● TÂCHE DONNÉE A: Renvoyez sans modification le passage de l'extrait sur la gestion des risques qui commence aux mots « La dépendance à » et s'arrête après les mots « pensée doivent évoluer. ».

De très nombreuses entreprises pratiquent ces deux formes de gestion des risques, souvent sans le formaliser. Les sinistres majeurs sont traités sous l’angle de la continuité d’activité. En effet, pour faire face à un sinistre majeur les solutions de résilience peuvent vite être non viables économiquement et coûter extrêmement cher à une entreprise. Néanmoins, ces mêmes entreprises traitent les incidents de tout type avec des logiques de résilience empruntées aux différents PCA.
Les années 2020 ont profondément changé le regard des entreprises face aux risques opérationnels. Auparavant considérés comme le parent pauvre des risques, certains risques opérationnels, comme le risque cyber, sont devenus aujourd’hui aussi impactants que les risques financiers.
La dépendance à l’informatique est une réalité inextricable des processus métiers. Le retour en arrière est impossible, d’autant plus dans un contexte de télétravail en situation nominale tandis que le risque cyber ne cesse d’augmenter. Pour la cinquième année d’affilée, France Assureurs a classé le risque cyber comme la première préoccupation des entreprises françaises. Les entreprises s’appuyant sur le numérique voient leur exposition augmentée. Désormais, une crise cyber représente un risque majeur au niveau du groupe, pouvant entraîner une faillite. Le cadre de la gestion de l’incident technique est dépassé et les paradigmes de pensée doivent évoluer.
Les Plan de Continuité d’Activité développent une approche particulière du risque cyber en cherchant à la définir dans sa version la plus violente. Cette scénarisation permet de définir un périmètre encadrant la crise tout en évaluant l’indisponibilité. Cette connaissance de la crise en l’encadrant par le scénario du pire permet de réduire l’incertitude en créant des outils pratiques et opérationnels pendant une crise. Le Plan de Continuité d’Activité permet ainsi de limiter l’incertitude et d’augmenter la survie d’une entreprise à la crise.

● TÂCHE DONNÉE B: Remplacez « camera » par « viewer » dans les lignes ci-dessous, de la ligne contenant « Which is further, (1) » jusqu'à la dernière ligne incluse, puis redonnez uniquement ces lignes sans aucun autre changement.

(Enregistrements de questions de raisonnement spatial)
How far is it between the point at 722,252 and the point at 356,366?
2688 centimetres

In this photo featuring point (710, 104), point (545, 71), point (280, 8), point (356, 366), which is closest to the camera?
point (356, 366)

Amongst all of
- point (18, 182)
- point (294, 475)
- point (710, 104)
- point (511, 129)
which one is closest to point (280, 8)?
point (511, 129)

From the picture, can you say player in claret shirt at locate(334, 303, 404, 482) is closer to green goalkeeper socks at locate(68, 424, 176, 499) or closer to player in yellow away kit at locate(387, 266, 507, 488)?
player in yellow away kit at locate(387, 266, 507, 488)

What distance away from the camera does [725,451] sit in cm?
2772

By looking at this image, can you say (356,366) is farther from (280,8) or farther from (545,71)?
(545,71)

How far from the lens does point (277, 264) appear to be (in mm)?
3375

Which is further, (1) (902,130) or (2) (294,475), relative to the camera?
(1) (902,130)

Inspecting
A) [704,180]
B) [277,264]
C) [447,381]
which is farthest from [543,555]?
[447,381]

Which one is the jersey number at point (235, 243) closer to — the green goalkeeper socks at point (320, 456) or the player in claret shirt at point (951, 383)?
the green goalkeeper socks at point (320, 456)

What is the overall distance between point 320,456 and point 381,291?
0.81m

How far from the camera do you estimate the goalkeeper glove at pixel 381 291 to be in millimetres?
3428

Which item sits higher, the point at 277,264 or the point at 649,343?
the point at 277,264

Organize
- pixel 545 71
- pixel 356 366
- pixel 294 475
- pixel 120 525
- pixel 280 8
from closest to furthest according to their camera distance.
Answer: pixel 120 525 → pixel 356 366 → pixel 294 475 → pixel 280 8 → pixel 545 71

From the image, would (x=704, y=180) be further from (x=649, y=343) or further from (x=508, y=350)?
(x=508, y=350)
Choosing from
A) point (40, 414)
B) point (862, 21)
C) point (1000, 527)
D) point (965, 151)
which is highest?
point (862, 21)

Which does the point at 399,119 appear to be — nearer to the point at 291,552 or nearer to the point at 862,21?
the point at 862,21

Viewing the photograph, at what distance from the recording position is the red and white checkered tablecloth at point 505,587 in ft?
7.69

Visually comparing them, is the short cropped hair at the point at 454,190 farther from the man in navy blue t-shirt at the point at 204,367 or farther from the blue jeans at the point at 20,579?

● RÉSULTAT FINAL A:
La dépendance à l’informatique est une réalité inextricable des processus métiers. Le retour en arrière est impossible, d’autant plus dans un contexte de télétravail en situation nominale tandis que le risque cyber ne cesse d’augmenter. Pour la cinquième année d’affilée, France Assureurs a classé le risque cyber comme la première préoccupation des entreprises françaises. Les entreprises s’appuyant sur le numérique voient leur exposition augmentée. Désormais, une crise cyber représente un risque majeur au niveau du groupe, pouvant entraîner une faillite. Le cadre de la gestion de l’incident technique est dépassé et les paradigmes de pensée doivent évoluer.

● RÉSULTAT FINAL B:
Which is further, (1) (902,130) or (2) (294,475), relative to the viewer?
(1) (902,130)

Inspecting
A) [704,180]
B) [277,264]
C) [447,381]
which is farthest from [543,555]?
[447,381]

Which one is the jersey number at point (235, 243) closer to — the green goalkeeper socks at point (320, 456) or the player in claret shirt at point (951, 383)?
the green goalkeeper socks at point (320, 456)

What is the overall distance between point 320,456 and point 381,291?
0.81m

How far from the viewer do you estimate the goalkeeper glove at pixel 381 291 to be in millimetres?
3428

Which item sits higher, the point at 277,264 or the point at 649,343?
the point at 277,264

Organize
- pixel 545 71
- pixel 356 366
- pixel 294 475
- pixel 120 525
- pixel 280 8
from closest to furthest according to their viewer distance.
Answer: pixel 120 525 → pixel 356 366 → pixel 294 475 → pixel 280 8 → pixel 545 71

From the image, would (x=704, y=180) be further from (x=649, y=343) or further from (x=508, y=350)?
(x=508, y=350)
Choosing from
A) point (40, 414)
B) point (862, 21)
C) point (1000, 527)
D) point (965, 151)
which is highest?
point (862, 21)

Which does the point at 399,119 appear to be — nearer to the point at 291,552 or nearer to the point at 862,21?
the point at 862,21

Viewing the photograph, at what distance from the recording position is the red and white checkered tablecloth at point 505,587 in ft?
7.69

Visually comparing them, is the short cropped hair at the point at 454,190 farther from the man in navy blue t-shirt at the point at 204,367 or farther from the blue jeans at the point at 20,579?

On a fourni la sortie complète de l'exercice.